Cette avalanche de dossiers à traiter implique une forte pression et
une grosse capacité de travail, bien différente de celle attendue d’un
patriarche de Venise…
Se pose alors la question de savoir si Luciani était bien en « en
bonne santé » comme l’affirme Yallop. Cornwell a interrogé Lina
Petri, la nièce du pape, qui était médecin. Ce n’est pas du tout
l’histoire qu’elle raconte : « En 75, il a eu un accident. J’étais déjà à
Rome, au Policlinico Gemelli. Il est allé au Brésil pour rencontrer
des immigrants italiens originaires de Vénétie. À son retour, il a eu
un problème oculaire, une perte de vision. Il est allé à l’hôpital, à
Mestre, consulter le Pr Rama, qui a diagnostiqué une embolie, ou
une thrombose artérielle sur la rétine. C’est quelque chose de grave :
ça veut dire que le sang ne circule pas bien. Il y a des substances qui
se forment dans les artères et dans les veines, qui se coagulent et
qui constituent des caillots qui bouchent les artères. Quand quelque
chose comme ça se produit, ça veut dire qu’il existe des problèmes
circulatoires et de coagulation sérieux. Ça signifie que ce qui est
arrivé à l’œil aurait pu arriver à l’artère fémorale, dans l’intestin ou
dans l’artère pulmonaire. Quand il y a un précédent, c’est sérieux,
il faut faire très attention, parce qu’à partir de ce moment-là, on ne
peut plus être considéré comme étant en bonne santé2. » Après cet
incident, Luciani est désormais esclave de médicaments anticoagu-
lants à vie. Quand il est élu pape, ses habitudes changent du tout au
tout. Son mode de vie s’en trouve complètement bouleversé.

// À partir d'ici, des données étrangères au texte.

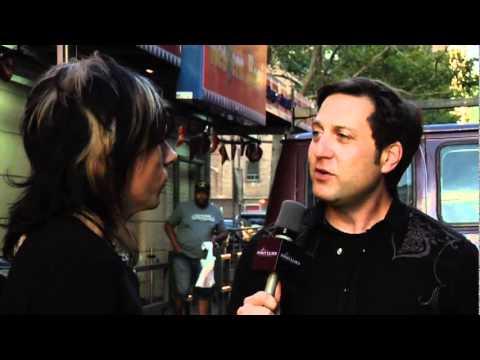 Acey Slade is interviewed on The Jimmy Lloyd Songwriter Showcase - NBC TV - jimmylloyd.com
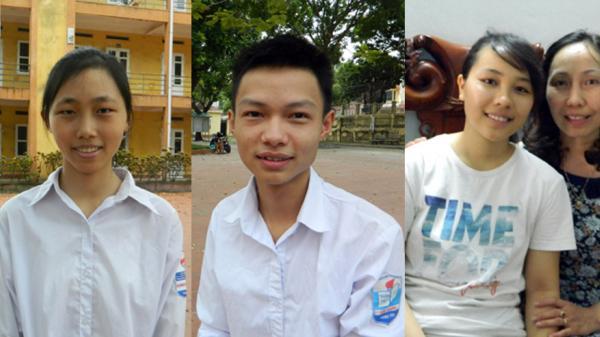 Gặp những thí sinh đạt điểm cao nhất trong kỳ thi THPT Quốc gia 2018 ở Hưng Yên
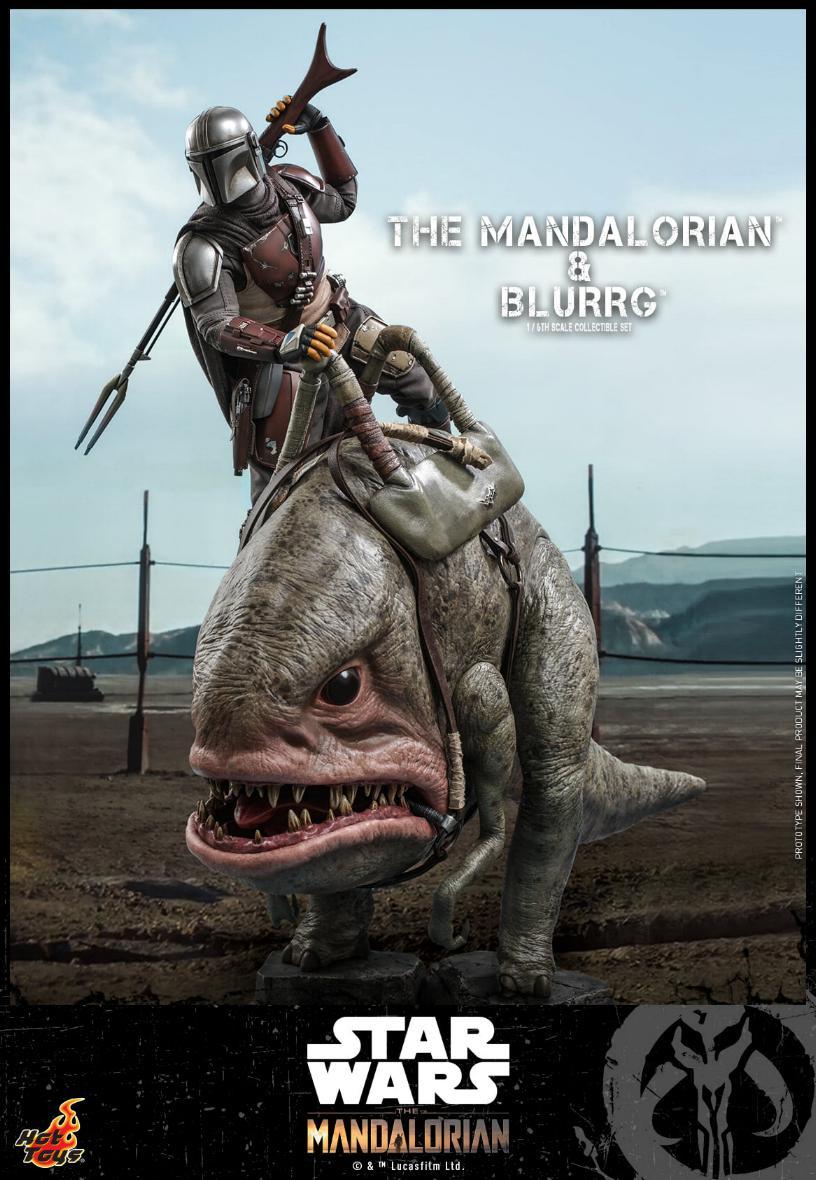 Star Wars The Mandalorian & Blurrg Collectible Set Hot Toys Mandal48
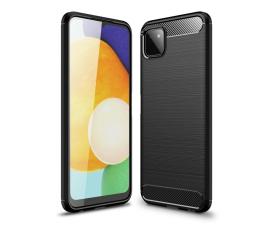 Etui / obudowa na smartfona Tech-Protect TPUcarbon do Samsung Galaxy A22 5G czarny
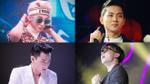 Hóa ra các sao Vpop cũng có fansite hoành tráng chẳng kém gì Kpop!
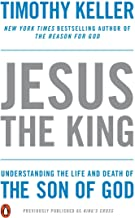 Best Jesus Books Reviewed & Ranked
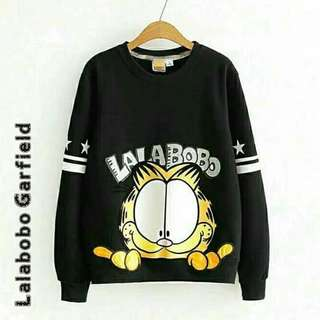 Lalabobo Garfield  Sweater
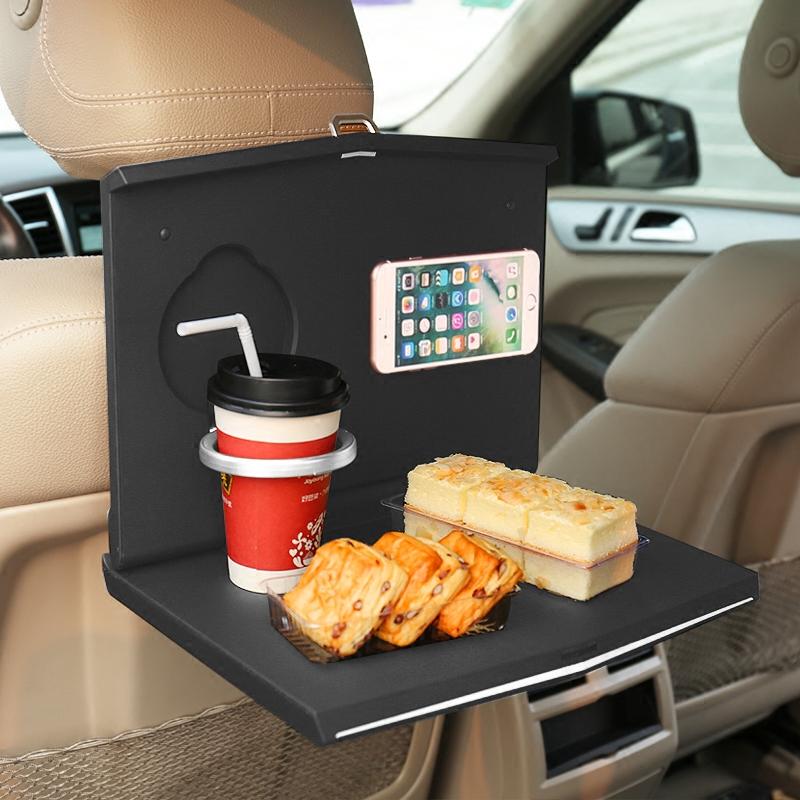 车载折叠餐桌小桌板汽车后排车内学习车用后座桌子笔记本电脑支架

Tout le monde remarque qu’il a les jambes enflées et ne peut pas
porter de chaussures, ni vieilles ni neuves. C’est un signe de stase vei-
neuse : le sang a du mal à circuler dans les veines. Le pape doit faire
des exercices de marche chaque jour. Mais cela ne semble alarmer
1. John Cornwell, Comme un voleur dans la nuit, op. cit. pour cette citation et les suivantes.
2. Ibid.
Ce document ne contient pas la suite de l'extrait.